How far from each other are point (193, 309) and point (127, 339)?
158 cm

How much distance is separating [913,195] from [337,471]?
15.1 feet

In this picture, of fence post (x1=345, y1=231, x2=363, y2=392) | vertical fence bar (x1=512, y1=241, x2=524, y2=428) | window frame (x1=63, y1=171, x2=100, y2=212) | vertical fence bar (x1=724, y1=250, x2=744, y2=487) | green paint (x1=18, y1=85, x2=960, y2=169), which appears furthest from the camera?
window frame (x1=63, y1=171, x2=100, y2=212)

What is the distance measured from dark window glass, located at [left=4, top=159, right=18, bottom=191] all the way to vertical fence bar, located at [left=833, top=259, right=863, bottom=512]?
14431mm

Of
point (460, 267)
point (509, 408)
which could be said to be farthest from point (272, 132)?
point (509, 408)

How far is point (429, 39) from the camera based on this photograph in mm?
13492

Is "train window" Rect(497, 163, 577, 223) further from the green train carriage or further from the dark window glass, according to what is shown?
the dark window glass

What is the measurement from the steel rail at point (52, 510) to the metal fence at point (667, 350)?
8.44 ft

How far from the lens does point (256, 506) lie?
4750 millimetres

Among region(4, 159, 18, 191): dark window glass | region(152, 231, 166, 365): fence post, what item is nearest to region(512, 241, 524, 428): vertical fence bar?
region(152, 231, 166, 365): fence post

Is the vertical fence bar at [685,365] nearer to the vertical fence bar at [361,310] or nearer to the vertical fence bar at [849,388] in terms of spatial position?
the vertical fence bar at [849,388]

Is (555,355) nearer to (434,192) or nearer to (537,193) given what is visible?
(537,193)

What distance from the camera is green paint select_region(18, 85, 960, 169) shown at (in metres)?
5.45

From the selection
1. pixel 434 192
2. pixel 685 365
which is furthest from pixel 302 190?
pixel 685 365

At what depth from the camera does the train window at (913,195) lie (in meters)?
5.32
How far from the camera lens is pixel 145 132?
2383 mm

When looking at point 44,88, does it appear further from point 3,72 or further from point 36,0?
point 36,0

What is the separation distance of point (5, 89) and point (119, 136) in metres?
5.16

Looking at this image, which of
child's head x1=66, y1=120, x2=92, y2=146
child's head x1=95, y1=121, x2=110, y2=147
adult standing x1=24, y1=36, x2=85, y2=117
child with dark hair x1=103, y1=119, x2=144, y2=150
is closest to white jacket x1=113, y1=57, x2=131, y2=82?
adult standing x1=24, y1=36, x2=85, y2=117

···

## Directions
Put the lines from the line with "How far is point" to the line with "4750 millimetres" into a Markdown table with the columns Row and Line, numbering each line and leaving out blank ones.

## Response for this exercise
| Row | Line |
|---|---|
| 1 | How far is point (429, 39) from the camera based on this photograph in mm? |
| 2 | 13492 |
| 3 | Is "train window" Rect(497, 163, 577, 223) further from the green train carriage or further from the dark window glass, according to what is shown? |
| 4 | the dark window glass |
| 5 | What is the measurement from the steel rail at point (52, 510) to the metal fence at point (667, 350)? |
| 6 | 8.44 ft |
| 7 | How far from the lens does point (256, 506) lie? |
| 8 | 4750 millimetres |